START ENTRIES PROVIDED
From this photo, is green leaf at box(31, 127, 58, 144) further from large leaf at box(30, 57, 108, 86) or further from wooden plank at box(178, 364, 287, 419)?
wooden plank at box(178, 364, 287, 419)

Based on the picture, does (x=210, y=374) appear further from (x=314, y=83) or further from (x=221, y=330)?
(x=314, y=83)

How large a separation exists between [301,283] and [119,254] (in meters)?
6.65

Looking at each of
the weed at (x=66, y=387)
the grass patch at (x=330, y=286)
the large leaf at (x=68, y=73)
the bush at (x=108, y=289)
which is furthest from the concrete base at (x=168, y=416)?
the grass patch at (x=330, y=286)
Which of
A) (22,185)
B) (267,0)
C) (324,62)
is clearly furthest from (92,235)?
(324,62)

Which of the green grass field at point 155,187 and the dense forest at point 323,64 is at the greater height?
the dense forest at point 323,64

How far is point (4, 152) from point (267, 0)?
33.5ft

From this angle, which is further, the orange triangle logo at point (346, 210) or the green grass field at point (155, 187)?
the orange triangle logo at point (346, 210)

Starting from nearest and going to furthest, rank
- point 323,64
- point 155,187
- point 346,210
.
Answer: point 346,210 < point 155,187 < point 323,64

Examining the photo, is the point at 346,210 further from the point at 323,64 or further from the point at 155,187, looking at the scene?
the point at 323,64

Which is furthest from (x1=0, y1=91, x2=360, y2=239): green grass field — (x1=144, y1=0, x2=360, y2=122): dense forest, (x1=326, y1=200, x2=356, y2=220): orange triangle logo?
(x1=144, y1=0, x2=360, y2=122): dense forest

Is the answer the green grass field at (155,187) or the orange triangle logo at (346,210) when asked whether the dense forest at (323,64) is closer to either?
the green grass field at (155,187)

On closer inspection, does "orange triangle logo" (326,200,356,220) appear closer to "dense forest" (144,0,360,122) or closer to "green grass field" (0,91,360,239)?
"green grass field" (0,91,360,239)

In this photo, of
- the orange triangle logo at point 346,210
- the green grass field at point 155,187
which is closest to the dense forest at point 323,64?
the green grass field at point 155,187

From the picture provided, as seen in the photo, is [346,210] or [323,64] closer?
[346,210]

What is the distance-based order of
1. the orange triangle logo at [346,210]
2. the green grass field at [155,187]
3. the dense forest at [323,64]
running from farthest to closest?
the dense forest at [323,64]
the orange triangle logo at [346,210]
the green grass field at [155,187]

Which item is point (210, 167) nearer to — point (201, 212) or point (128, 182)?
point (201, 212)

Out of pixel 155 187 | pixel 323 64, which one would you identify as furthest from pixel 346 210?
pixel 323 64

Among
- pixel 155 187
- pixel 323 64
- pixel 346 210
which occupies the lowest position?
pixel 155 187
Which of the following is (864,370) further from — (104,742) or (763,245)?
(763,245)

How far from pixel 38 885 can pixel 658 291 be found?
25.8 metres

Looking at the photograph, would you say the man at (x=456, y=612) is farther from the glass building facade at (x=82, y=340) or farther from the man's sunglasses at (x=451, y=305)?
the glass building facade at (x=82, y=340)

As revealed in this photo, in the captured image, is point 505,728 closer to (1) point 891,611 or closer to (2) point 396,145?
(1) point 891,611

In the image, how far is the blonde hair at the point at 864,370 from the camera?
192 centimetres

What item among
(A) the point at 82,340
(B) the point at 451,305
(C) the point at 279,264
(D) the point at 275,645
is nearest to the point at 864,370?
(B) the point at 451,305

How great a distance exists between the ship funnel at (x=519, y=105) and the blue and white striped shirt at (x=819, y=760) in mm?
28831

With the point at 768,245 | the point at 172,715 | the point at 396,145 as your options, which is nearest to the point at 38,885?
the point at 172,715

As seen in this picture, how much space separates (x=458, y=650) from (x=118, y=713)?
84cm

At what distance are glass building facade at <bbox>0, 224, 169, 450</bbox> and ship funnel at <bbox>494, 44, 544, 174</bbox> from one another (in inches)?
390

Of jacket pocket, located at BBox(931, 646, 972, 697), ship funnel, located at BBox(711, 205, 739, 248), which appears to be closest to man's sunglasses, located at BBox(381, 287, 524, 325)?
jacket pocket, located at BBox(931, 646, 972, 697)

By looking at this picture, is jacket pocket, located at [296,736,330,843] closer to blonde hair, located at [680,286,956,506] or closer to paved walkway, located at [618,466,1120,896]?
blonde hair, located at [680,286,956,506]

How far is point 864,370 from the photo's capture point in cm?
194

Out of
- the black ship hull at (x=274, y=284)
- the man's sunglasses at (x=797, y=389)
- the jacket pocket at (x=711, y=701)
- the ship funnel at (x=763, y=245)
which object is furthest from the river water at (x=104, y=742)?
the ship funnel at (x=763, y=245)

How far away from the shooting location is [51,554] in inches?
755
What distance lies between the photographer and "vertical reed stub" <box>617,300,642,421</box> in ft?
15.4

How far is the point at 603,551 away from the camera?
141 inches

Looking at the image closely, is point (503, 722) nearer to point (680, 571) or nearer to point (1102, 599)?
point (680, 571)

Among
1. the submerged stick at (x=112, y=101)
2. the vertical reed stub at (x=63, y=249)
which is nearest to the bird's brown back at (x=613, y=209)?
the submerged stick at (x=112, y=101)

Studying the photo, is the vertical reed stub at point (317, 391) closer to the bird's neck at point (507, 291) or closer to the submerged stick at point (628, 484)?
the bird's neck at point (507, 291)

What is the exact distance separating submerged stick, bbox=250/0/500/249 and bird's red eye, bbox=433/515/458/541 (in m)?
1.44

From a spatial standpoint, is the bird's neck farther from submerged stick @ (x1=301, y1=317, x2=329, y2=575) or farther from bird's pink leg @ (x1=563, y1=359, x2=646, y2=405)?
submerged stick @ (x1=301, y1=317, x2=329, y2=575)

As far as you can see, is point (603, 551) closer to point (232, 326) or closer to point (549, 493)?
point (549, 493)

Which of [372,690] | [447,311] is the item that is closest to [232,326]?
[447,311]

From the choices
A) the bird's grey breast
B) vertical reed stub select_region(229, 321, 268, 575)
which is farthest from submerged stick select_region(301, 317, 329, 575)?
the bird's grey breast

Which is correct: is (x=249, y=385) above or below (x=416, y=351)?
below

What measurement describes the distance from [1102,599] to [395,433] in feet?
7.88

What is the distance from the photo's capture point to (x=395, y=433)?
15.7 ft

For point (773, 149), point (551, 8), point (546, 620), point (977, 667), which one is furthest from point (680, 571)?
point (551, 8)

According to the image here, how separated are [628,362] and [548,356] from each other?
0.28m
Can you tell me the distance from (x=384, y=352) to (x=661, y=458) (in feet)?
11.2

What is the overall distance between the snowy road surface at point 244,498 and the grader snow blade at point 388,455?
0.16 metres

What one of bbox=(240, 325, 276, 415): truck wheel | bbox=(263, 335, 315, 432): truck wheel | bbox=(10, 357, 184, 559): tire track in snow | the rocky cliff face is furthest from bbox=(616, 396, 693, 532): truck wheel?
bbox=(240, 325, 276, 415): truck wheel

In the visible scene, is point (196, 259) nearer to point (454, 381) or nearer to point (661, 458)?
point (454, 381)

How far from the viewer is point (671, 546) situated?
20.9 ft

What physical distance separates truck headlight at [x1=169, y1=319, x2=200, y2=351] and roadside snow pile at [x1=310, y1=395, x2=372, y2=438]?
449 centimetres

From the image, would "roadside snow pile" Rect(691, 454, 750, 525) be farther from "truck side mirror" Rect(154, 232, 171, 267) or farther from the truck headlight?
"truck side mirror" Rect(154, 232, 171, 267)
END ENTRIES PROVIDED
Repeat every record, exactly as written.

> FULL OUTPUT:
From this photo, is green leaf at box(31, 127, 58, 144) further from large leaf at box(30, 57, 108, 86) or further from wooden plank at box(178, 364, 287, 419)?
wooden plank at box(178, 364, 287, 419)

Based on the picture, does (x=210, y=374) appear further from (x=314, y=83) or further from (x=221, y=330)?
(x=314, y=83)

How large a separation exists between [301,283] and [119,254] (in meters)?
6.65

Looking at each of
the weed at (x=66, y=387)
the grass patch at (x=330, y=286)
the large leaf at (x=68, y=73)
the bush at (x=108, y=289)
which is furthest from the concrete base at (x=168, y=416)?
the grass patch at (x=330, y=286)
Which of
A) (22,185)
B) (267,0)
C) (324,62)
is clearly furthest from (92,235)?
(324,62)

Which of the green grass field at point 155,187 and the dense forest at point 323,64 is at the greater height?
the dense forest at point 323,64

How far is point (4, 152) from point (267, 0)?
33.5ft

From this angle, which is further, the orange triangle logo at point (346, 210) or the green grass field at point (155, 187)?
the orange triangle logo at point (346, 210)

Starting from nearest and going to furthest, rank
- point 323,64
- point 155,187
- point 346,210
.
Answer: point 346,210 < point 155,187 < point 323,64

Examining the photo, is the point at 346,210 further from the point at 323,64 or further from the point at 155,187, looking at the scene?
the point at 323,64

Which is furthest from (x1=0, y1=91, x2=360, y2=239): green grass field — (x1=144, y1=0, x2=360, y2=122): dense forest, (x1=326, y1=200, x2=356, y2=220): orange triangle logo?
(x1=144, y1=0, x2=360, y2=122): dense forest

Is the answer the green grass field at (155,187) or the orange triangle logo at (346,210) when asked whether the dense forest at (323,64) is closer to either?
the green grass field at (155,187)

On closer inspection, does "orange triangle logo" (326,200,356,220) appear closer to "dense forest" (144,0,360,122) or closer to "green grass field" (0,91,360,239)?
"green grass field" (0,91,360,239)

In this photo, of
- the orange triangle logo at point 346,210
- the green grass field at point 155,187
which is closest to the dense forest at point 323,64?
the green grass field at point 155,187

From the picture provided, as seen in the photo, is [346,210] or [323,64] closer?
[346,210]

What is the distance-based order of
1. the orange triangle logo at [346,210]
2. the green grass field at [155,187]
3. the dense forest at [323,64]
running from farthest to closest?
the dense forest at [323,64]
the orange triangle logo at [346,210]
the green grass field at [155,187]

Which item is point (210, 167) nearer to — point (201, 212) or point (128, 182)?
point (201, 212)

Out of pixel 155 187 | pixel 323 64, which one would you identify as furthest from pixel 346 210?
pixel 323 64

Among
- pixel 155 187
- pixel 323 64
- pixel 346 210
which occupies the lowest position?
pixel 155 187
Which of the following is (864,370) further from — (104,742) or (763,245)?
(763,245)

How far from pixel 38 885 can pixel 658 291 be found?
25.8 metres

Looking at the photograph, would you say the man at (x=456, y=612) is farther from the glass building facade at (x=82, y=340) or farther from the man's sunglasses at (x=451, y=305)?
the glass building facade at (x=82, y=340)

As revealed in this photo, in the captured image, is point 505,728 closer to (1) point 891,611 or closer to (2) point 396,145?
(1) point 891,611

In the image, how far is the blonde hair at the point at 864,370 from the camera?
192 centimetres

What item among
(A) the point at 82,340
(B) the point at 451,305
(C) the point at 279,264
(D) the point at 275,645
is nearest to the point at 864,370?
(B) the point at 451,305

How great a distance exists between the ship funnel at (x=519, y=105) and the blue and white striped shirt at (x=819, y=760) in mm?
28831

With the point at 768,245 | the point at 172,715 | the point at 396,145 as your options, which is nearest to the point at 38,885?
the point at 172,715

As seen in this picture, how much space separates (x=458, y=650) from (x=118, y=713)?
84cm

At what distance are glass building facade at <bbox>0, 224, 169, 450</bbox> and ship funnel at <bbox>494, 44, 544, 174</bbox> from one another (in inches)?
390

Of jacket pocket, located at BBox(931, 646, 972, 697), ship funnel, located at BBox(711, 205, 739, 248), which appears to be closest to man's sunglasses, located at BBox(381, 287, 524, 325)?
jacket pocket, located at BBox(931, 646, 972, 697)

By looking at this picture, is jacket pocket, located at [296,736,330,843] closer to blonde hair, located at [680,286,956,506] or closer to paved walkway, located at [618,466,1120,896]?
blonde hair, located at [680,286,956,506]

How far is point 864,370 from the photo's capture point in cm?
194

Out of
- the black ship hull at (x=274, y=284)
- the man's sunglasses at (x=797, y=389)
- the jacket pocket at (x=711, y=701)
- the ship funnel at (x=763, y=245)
which object is furthest from the river water at (x=104, y=742)?
the ship funnel at (x=763, y=245)

How far away from the shooting location is [51,554] in inches?
755
What distance lies between the photographer and "vertical reed stub" <box>617,300,642,421</box> in ft?
15.4

How far is the point at 603,551 away from the camera?
141 inches

Looking at the image closely, is point (503, 722) nearer to point (680, 571) or nearer to point (1102, 599)?
point (680, 571)

Among
1. the submerged stick at (x=112, y=101)
2. the vertical reed stub at (x=63, y=249)
which is nearest to the bird's brown back at (x=613, y=209)?
the submerged stick at (x=112, y=101)

Studying the photo, is the vertical reed stub at point (317, 391) closer to the bird's neck at point (507, 291) or closer to the submerged stick at point (628, 484)?
the bird's neck at point (507, 291)

What is the exact distance separating submerged stick, bbox=250/0/500/249 and bird's red eye, bbox=433/515/458/541 (in m)?
1.44

From a spatial standpoint, is the bird's neck farther from submerged stick @ (x1=301, y1=317, x2=329, y2=575) or farther from bird's pink leg @ (x1=563, y1=359, x2=646, y2=405)?
submerged stick @ (x1=301, y1=317, x2=329, y2=575)

As far as you can see, is point (603, 551) closer to point (232, 326) or closer to point (549, 493)?
point (549, 493)

Which of [372,690] | [447,311] is the item that is closest to [232,326]?
[447,311]

From the choices
A) the bird's grey breast
B) vertical reed stub select_region(229, 321, 268, 575)
which is farthest from submerged stick select_region(301, 317, 329, 575)?
the bird's grey breast

Which is correct: is (x=249, y=385) above or below (x=416, y=351)?
below

What measurement describes the distance from [1102,599] to [395,433] in feet?
7.88

What is the distance from the photo's capture point to (x=395, y=433)?
15.7 ft

For point (773, 149), point (551, 8), point (546, 620), point (977, 667), which one is furthest from point (680, 571)?
point (551, 8)

According to the image here, how separated are [628,362] and [548,356] from each other?
0.28m
Can you tell me the distance from (x=384, y=352) to (x=661, y=458) (in feet)?
11.2

What is the overall distance between the snowy road surface at point 244,498 and the grader snow blade at point 388,455?
0.16 metres

What one of bbox=(240, 325, 276, 415): truck wheel | bbox=(263, 335, 315, 432): truck wheel | bbox=(10, 357, 184, 559): tire track in snow | the rocky cliff face is furthest from bbox=(616, 396, 693, 532): truck wheel?
bbox=(240, 325, 276, 415): truck wheel

In the visible scene, is point (196, 259) nearer to point (454, 381) or nearer to point (661, 458)?
point (454, 381)

How far from the viewer is point (671, 546) situated?
20.9 ft

What physical distance separates truck headlight at [x1=169, y1=319, x2=200, y2=351] and roadside snow pile at [x1=310, y1=395, x2=372, y2=438]?
449 centimetres

From the image, would "roadside snow pile" Rect(691, 454, 750, 525) be farther from "truck side mirror" Rect(154, 232, 171, 267) or farther from the truck headlight?
"truck side mirror" Rect(154, 232, 171, 267)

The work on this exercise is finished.